Women, Work, and Representation
Title | Women, Work, and Representation PDF eBook |
Author | Lynn Mae Alexander |
Publisher | Ohio University Press |
Pages | 266 |
Release | 2003 |
Genre | Art and literature |
ISBN | 0821414933 |
In Victorian England, virtually all women were taught to sew, but this essentially domestic virtue took on a different aspect for the professional seamstress of the day. This study considers the way this powerful image of working-class suffering was used by social reformers in art and literature.
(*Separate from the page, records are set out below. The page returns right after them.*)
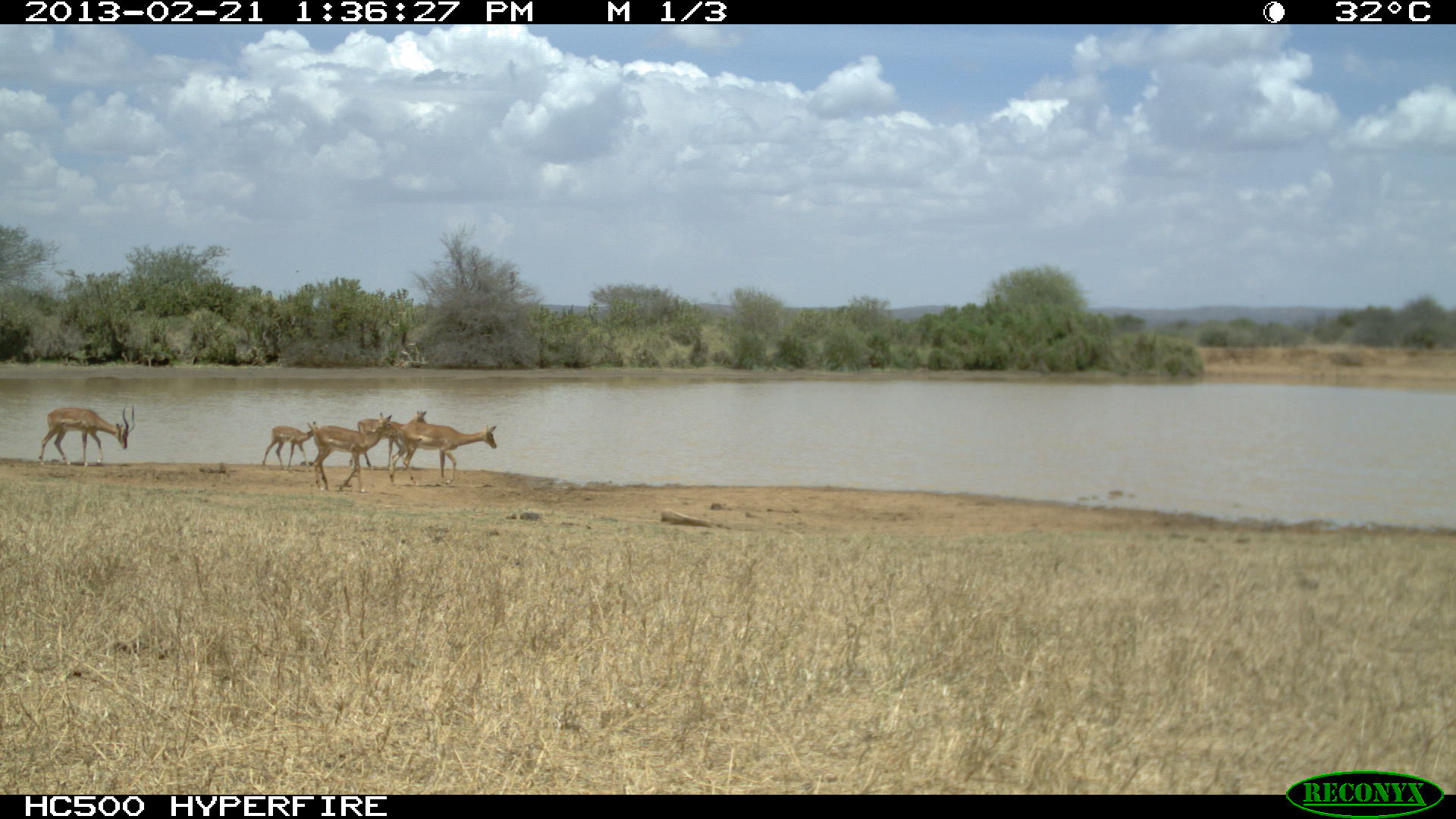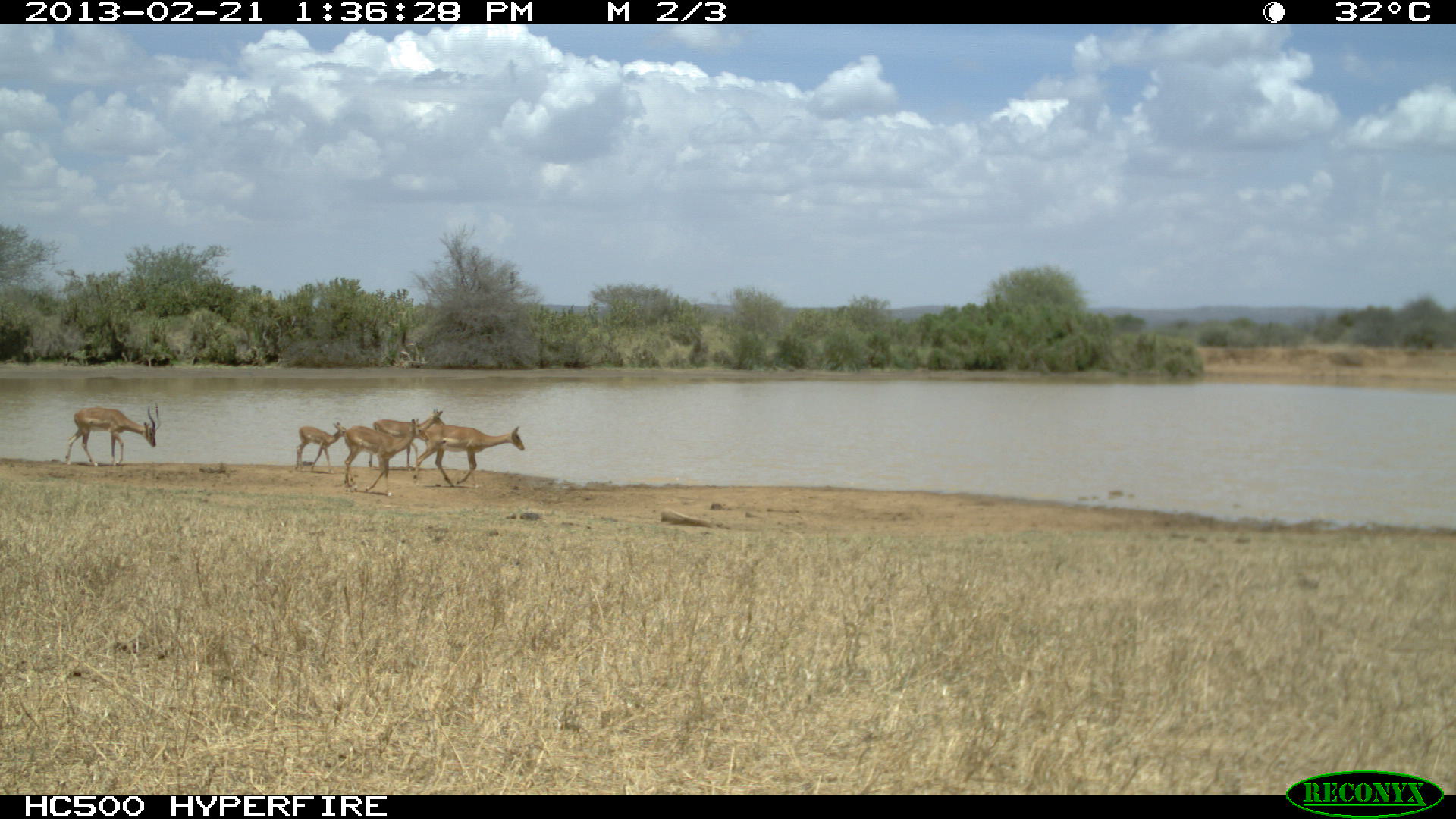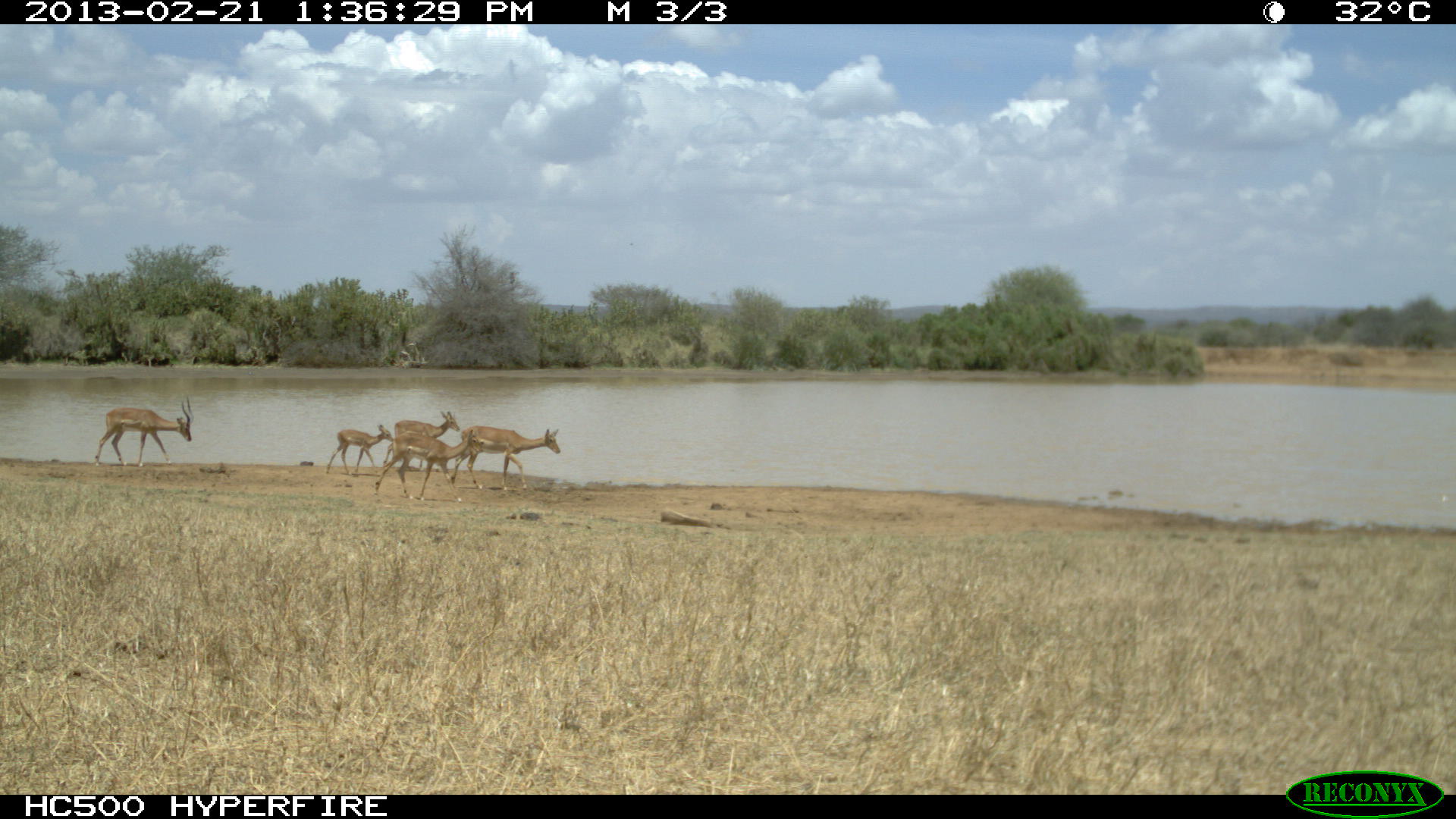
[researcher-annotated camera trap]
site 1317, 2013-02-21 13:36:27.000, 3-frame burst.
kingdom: Animalia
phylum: Chordata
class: Mammalia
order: Artiodactyla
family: Bovidae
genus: Aepyceros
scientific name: Aepyceros melampus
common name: impala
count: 5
Women, Art and Money in England, 1880-1914
Title | Women, Art and Money in England, 1880-1914 PDF eBook |
Author | Maria Quirk |
Publisher | Bloomsbury Publishing USA |
Pages | 249 |
Release | 2019-05-16 |
Genre | Art |
ISBN | 1501343076 |
Women, Art and Money in England establishes the importance of women artists' commercial dealings to their professional identities and reputations in the late nineteenth and early twentieth centuries. Grounded in economic, social and art history, the book draws on and synthesises data from a broad range of documentary and archival sources to present a comprehensive history of women artists' professional status and business relationships within the complex and changing art market of late-Victorian England. By providing new insights into the routines and incomes of women artists, and the spaces where they created, exhibited and sold their art, this book challenges established ideas about what women had to do to be considered 'professional' artists. More important than a Royal Academy education or membership to exhibiting societies was a woman's ability to sell her work. This meant that women had strong incentive to paint in saleable, popular and 'middlebrow' genres, which reinforced prejudices towards women's 'naturally' inferior artistic ability prejudices that continued far into the twentieth century. From shining a light on the difficult to trace pecuniary arrangements of little researched artists like Ethel Mortlock to offering new and direct comparisons between the incomes earned by male and female artists, and the genres, commissions and exhibitions that earned women the most money, Women, Art and Money is a timely contribution to the history of women's working lives that is relevant to a number of scholarly disciplines.
Painting Women
Title | Painting Women PDF eBook |
Author | Deborah Cherry |
Publisher | |
Pages | 32 |
Release | 1987 |
Genre | Art |
ISBN |
Women, Art, and Society
Title | Women, Art, and Society PDF eBook |
Author | Whitney Chadwick |
Publisher | |
Pages | 496 |
Release | 2002 |
Genre | Art |
ISBN | 9780500203545 |
"This expanded edition is brought up to date in the light of the most recent developments in contemporary art. A new chapter considers globalization in the visual arts and the complex issues it raises, focusing on the many major international exhibitions since 1990 that have become an important arena for women artists from around the world."--BOOK JACKET.